** Page excerpt **

===

I slik en natt (On a Night Like This) is a Norwegian war film from 1958 directed by Sigval Maartmann-Moe. It stars Anne-Lise Tangstad. The music was composed by Øivin Fjeldstad.

The title I slik en natt is taken from Henrik Wergeland's poem "Juleaftenen" (Christmas Eve) in his poetry collection Jøden (The Jew), and the film deals with the Gestapo's search for a group of Jewish children in Oslo and bold action to bring the children to safety.

Plot

In the film
In November 1942 in occupied Norway, a group of Jewish refugee children are in danger, and a young doctor tries to save them from the Germans. They engage in a dramatic escape to Sweden.

Historical event
Colbjørn Helander's film script is based on an actual event, although it is not a documentary. In the fall of 1942, the Nazis had begun sending Norwegian Jews to concentration camps in Germany. The film shows German soldiers carrying out the arrests of the Jews, but in reality, only Norwegians did it. Several people helped with the escape, but the film combines them in the character of the young female doctor. Two Norwegian women gathered the orphaned Jewish children at an orphanage in Oslo. However, they were also not safe there. Just minutes before the Gestapo arrived, the children had been moved. The real rescue operation was led by the German-Russian child psychologist Nina Hasvoll and the Norwegian Sigrid Helliesen Lund when the children at the Jewish orphanage in Oslo were smuggled into Sweden in the fall of 1942, thus escaping the Holocaust. Filmmaker Nina Grünfeld's documentary film Ninas barn is about this rescue operation.

===

** Task 1 **
Reproduce the passage on I slik en natt word for word, between "I slik en natt (On" and "by Øivin Fjeldstad.", inclusive.
** Task 2 **
According to the passage on I slik en natt, who wrote the film's script?

** Information provided **
===

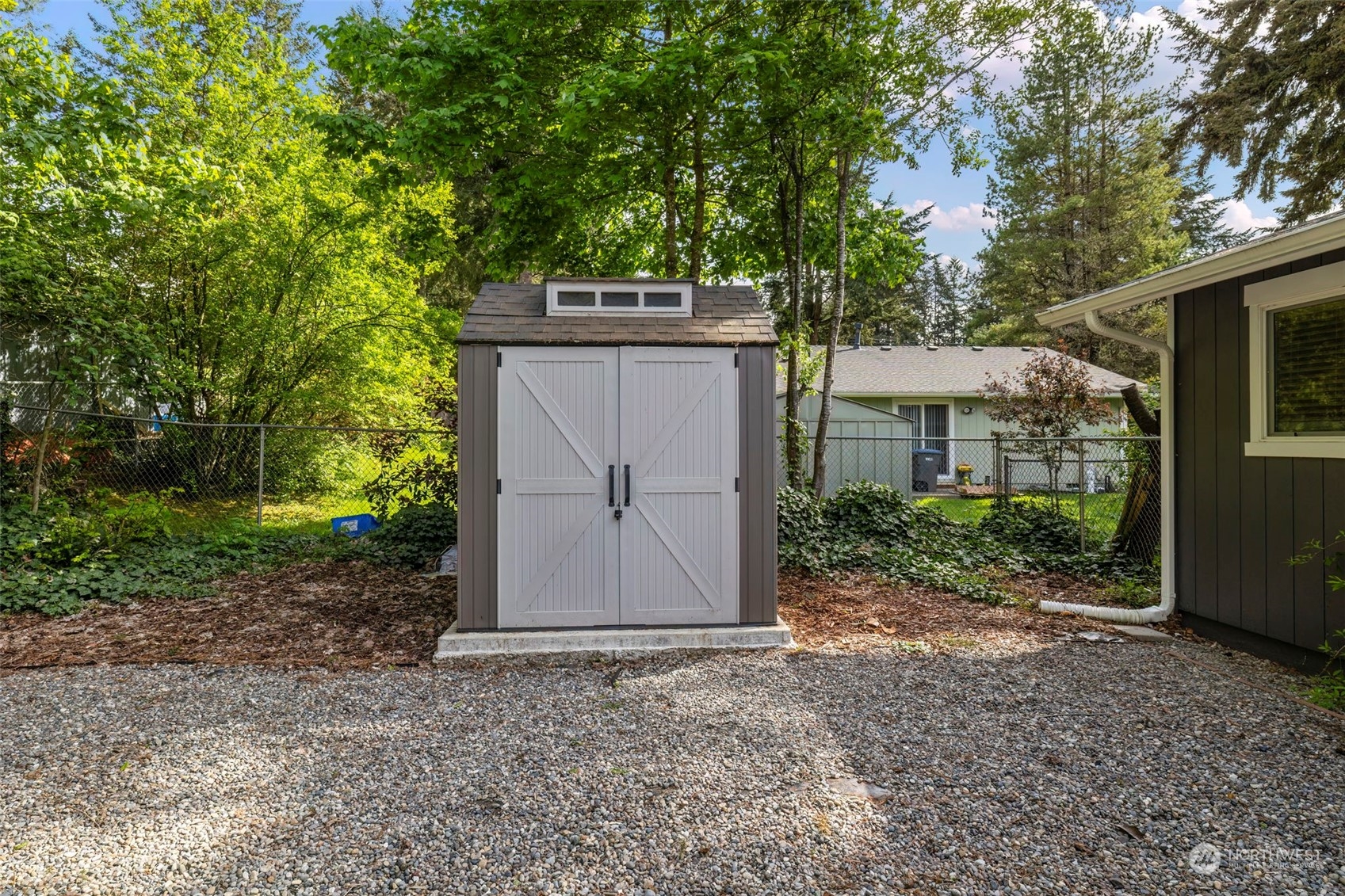 1950 Hillwood Lane SE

===

** Task answer 1 **
I slik en natt (On a Night Like This) is a Norwegian war film from 1958 directed by Sigval Maartmann-Moe. It stars Anne-Lise Tangstad. The music was composed by Øivin Fjeldstad.

** Task answer 2 **
Colbjørn Helander